No. 6. Maybe the islands could issue their own stamps and commemorative coins, with the coins accepted as legal tender in the USVI. (This would require congressional approval.) The territory would need to strike a favorable deal with a stamp and/or coin company to distribute the products, primarily to collectors. The V.I. government would want to check with some Pacific island nations, such as the Republic of the Marshall Islands, for their experience with this.

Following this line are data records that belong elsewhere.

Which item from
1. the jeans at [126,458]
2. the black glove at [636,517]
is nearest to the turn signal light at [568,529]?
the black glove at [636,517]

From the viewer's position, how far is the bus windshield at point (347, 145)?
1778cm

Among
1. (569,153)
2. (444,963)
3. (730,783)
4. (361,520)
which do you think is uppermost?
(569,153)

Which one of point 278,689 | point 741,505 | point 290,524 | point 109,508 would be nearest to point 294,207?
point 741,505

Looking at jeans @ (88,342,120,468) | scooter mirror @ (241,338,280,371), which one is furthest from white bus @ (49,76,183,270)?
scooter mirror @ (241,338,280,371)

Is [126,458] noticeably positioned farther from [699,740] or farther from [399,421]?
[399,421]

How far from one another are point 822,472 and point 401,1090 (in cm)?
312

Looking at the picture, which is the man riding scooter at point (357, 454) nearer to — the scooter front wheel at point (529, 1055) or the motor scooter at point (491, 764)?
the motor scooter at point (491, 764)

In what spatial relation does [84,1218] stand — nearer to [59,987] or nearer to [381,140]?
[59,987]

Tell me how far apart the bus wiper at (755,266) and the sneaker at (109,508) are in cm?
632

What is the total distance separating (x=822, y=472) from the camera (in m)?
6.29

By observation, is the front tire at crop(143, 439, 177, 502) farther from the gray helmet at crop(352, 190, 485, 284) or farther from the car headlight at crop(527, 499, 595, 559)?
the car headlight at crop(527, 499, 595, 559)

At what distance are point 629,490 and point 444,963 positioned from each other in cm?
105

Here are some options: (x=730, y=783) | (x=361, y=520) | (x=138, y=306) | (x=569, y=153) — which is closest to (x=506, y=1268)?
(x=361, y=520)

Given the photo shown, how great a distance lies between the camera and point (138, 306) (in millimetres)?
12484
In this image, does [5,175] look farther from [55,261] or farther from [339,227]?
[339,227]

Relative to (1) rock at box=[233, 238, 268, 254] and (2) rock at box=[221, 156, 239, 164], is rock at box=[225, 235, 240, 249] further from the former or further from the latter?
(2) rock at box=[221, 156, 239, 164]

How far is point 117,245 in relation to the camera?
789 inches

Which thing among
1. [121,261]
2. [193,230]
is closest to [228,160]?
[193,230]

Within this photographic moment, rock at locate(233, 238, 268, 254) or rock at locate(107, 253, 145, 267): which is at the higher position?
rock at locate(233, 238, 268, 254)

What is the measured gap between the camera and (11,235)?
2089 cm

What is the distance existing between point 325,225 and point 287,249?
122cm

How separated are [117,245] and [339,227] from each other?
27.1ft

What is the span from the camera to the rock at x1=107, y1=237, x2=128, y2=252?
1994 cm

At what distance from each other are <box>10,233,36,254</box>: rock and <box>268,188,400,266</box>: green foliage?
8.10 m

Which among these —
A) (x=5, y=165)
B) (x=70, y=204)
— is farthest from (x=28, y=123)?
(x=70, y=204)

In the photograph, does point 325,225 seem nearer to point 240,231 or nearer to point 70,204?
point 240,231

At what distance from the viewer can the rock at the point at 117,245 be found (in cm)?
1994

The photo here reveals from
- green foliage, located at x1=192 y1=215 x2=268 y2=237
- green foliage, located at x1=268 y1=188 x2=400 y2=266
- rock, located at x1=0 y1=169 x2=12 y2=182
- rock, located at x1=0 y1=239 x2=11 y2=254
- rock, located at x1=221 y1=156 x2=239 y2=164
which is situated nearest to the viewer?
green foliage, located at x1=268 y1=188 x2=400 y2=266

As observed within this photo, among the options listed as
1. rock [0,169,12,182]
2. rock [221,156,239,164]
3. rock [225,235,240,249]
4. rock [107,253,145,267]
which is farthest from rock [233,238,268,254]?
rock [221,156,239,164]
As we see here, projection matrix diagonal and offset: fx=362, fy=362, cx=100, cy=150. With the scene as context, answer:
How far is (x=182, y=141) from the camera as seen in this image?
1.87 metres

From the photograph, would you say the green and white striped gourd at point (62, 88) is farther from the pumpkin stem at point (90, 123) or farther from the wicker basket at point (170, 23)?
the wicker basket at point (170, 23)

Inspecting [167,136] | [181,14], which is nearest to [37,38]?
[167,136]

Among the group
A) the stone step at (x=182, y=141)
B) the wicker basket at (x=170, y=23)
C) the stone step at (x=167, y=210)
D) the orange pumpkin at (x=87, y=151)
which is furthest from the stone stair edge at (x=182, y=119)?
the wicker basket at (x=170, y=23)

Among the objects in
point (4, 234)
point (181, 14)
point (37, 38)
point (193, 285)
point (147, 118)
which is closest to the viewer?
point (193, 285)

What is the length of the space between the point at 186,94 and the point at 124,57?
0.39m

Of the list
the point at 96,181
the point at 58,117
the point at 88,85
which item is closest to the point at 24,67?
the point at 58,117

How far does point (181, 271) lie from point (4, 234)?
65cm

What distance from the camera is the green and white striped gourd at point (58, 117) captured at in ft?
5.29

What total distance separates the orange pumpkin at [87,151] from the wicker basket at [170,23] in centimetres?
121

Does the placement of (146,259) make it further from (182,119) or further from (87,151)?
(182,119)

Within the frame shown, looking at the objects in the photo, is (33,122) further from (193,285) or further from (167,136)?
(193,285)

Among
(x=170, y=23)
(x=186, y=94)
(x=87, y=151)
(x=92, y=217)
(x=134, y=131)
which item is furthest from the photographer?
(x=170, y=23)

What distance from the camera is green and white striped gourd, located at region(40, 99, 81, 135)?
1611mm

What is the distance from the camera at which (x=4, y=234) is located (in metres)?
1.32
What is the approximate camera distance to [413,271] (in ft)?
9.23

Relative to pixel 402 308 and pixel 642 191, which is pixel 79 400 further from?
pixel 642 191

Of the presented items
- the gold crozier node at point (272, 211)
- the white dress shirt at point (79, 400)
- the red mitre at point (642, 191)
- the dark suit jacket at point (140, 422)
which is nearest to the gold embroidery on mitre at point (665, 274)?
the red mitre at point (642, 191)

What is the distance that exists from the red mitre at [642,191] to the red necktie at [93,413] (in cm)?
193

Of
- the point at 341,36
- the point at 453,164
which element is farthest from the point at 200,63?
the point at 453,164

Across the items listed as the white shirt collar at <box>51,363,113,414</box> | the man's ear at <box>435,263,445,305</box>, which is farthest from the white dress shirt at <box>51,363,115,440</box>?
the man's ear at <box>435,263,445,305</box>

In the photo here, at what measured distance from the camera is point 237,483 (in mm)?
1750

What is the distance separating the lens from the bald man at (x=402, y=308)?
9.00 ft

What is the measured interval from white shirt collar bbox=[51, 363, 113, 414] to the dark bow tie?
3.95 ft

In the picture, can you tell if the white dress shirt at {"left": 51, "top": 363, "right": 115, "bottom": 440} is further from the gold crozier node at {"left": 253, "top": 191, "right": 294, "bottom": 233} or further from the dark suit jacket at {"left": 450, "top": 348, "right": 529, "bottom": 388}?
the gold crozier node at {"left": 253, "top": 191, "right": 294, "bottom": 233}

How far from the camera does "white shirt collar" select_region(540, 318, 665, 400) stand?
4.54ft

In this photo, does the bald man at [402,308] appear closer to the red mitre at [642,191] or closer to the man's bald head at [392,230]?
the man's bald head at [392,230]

No. 7. This is perhaps the most fanciful idea, and only partially shaped at that―try to create an environment which will attract some of the rich and the restless to one or more of the islands. Is there a way to create an event that will call on the fashionable – or even better, the new class of IT innovators – to the islands? The first-ever international conference on how the IT industry can improve life in the tropics? A film festival like Cannes, Sundance or Telluride, but focusing on films from the Antilles? A series of events tied to the use and dangers of the social media? Schedule it in the summer, when San Francisco is shrouded in fog.
The Process. We suggest this be a volunteer, non-governmental activity; no government funds would be spent on this initiative.
In order to create a better and longer list of useful ideas than shown here, there should be a process, perhaps organized by the University of the Virgin Islands, to stimulate and sort through these ideas.
This could be a series of brainstorming sessions, in which a small cross section of residents would assemble (with there being some changes in personnel at each session).
The participants for each session ought to represent a diverse collection of talents, backgrounds, ages, industries and so one. In addition to entrepreneurs and eggheads, artists and specialists, there ought to be someone from the governor’s office, the delegate’s office, the Senate, and, if I may, the Source. If someone from the BVI could participate, so much the better.
For such sessions expertise is helpful, but it should not be at the cost of achieving an eclectic mix, and attracting people with open minds, creativity and a generous spirit. Preferably these are people who do not already interact. The university could provide a writer to summarize each conversation, to help stimulate the next gathering. These summaries ought to be published online, so everyone can participate in some fashion. It’s probably best that ideas and comments be recorded without names attached, so participants may speak candidly.
A skilled facilitator would lightly preside and offer continuity across the sessions. Negative thinking would be discouraged. Participants would need to agree to the publication of the meeting summaries.
Proposal. That a series of sessions, such as described above, be organized, and moved from island to island. The university or some other private sector entity would be in charge, but would not own the ideas generated during the sessions.
Predicted Results. This is a crap shoot; perhaps one great or one little idea will emerge; perhaps more or nothing at all; perhaps a bunch of interesting people will simply get to know each other; regardless, it’s worth a try.